DVD Review: 'We Shall Overcome'

★★★★☆
Niels Arden Oplev's (director of the first in the original Swedish The Girl with the Dragon Tattoo trilogy and the recent Deadfall) partly autobiographical film We Shall Overcome (Drømmen, 2006) is a tender portrait of a young boy growing up in 1960s Denmark who, inspired by the speeches of Martin Luther King, Jr. takes a stand against tyranny. Thirteen-year-old Frits (Janus Dissing Rathke) is the victim of bullying at school but it is his headmaster, rather than his fellow pupils, who is his main tormentor. Lindum-Svendsen (Bent Mejding) rules the school with a rod of iron and strikes terror into the children's hearts.

Frits' farmer father (Jens Jørn Spottag, a regular fixture in popular Scandi-crime TV series The Protectors) has suffered a nervous breakdown and is in hospital, so Frits finds solace in the company of the school's newest recruit Freddie (Anders W. Berthelsen) a hippy, trainee teacher who introduces his pupils to blues music and, more importantly, encourages Fritz in his love of King, Jr. and the American Civil Rights Movement. On the day his father returns home, Frits is punished so savagely by the headmaster that his earlobe is half ripped off. The family decide to lodge a formal complaint against Lindum-Svendsen with the governing board. Soon after, Frits' mother (Anne-Grethe Bjarup Riis) loses her job as the school nurse.

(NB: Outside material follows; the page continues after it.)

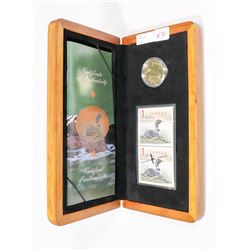 2004 CANADA ELUSIVE LOON DOLLAR COIN AND STAMP SET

Meanwhile, Frits decides to change his name to Martin and starts to raise questions in class about Denmark's involvement in the slave-trade. As a boy on the verge of adolescence everything is magnified in Frits' life. Beauty and cruelty loom large and are conveyed through Lars Vestergaard's long shots of the lush landscape surrounding the family's farm, contrasted with his close-ups of Frits' despair and his battered face. Similarly, Frits' joy as he works the land with his father is at odds with his hatred of the pigs' squealing as they are sent to slaughter. Dissing Rathke brilliantly suggests the accumulative loneliness of a boy taunted by his peers and ruthlessly bullied by an authoritarian figure over which he, and his family, have no control.

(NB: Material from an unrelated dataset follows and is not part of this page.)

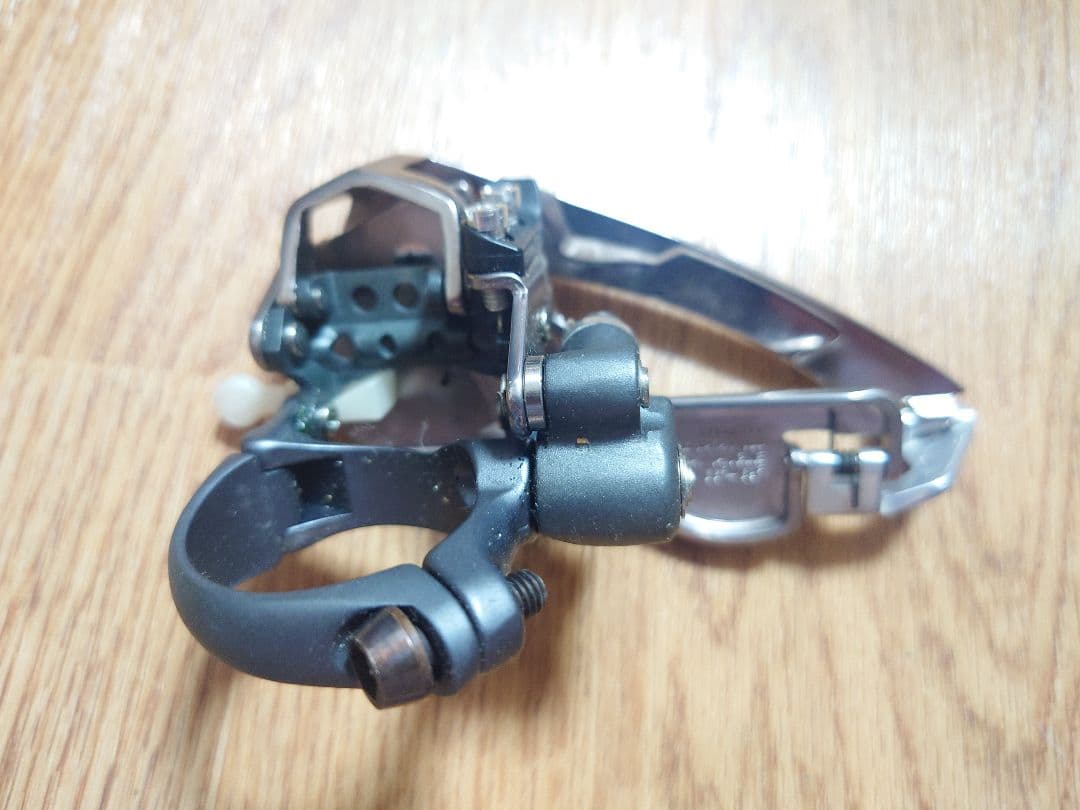 SHIMANO シマノ XTR FD−M950 フロントディレイラー 未使用品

Steen Bille and Arden Oplev's script is a subtle call to rebellion. Frits' stand against injustice affects the whole school and eventually draws his family closer. Frits' love for King's principles is hugely endearing and we share his joy and his sorrow as he negotiates his way through the various hierarchies of secondary school. We Shall Overcome is quietly compelling; a poignant coming of age tale, beautifully shot and acted. Warmly recommended.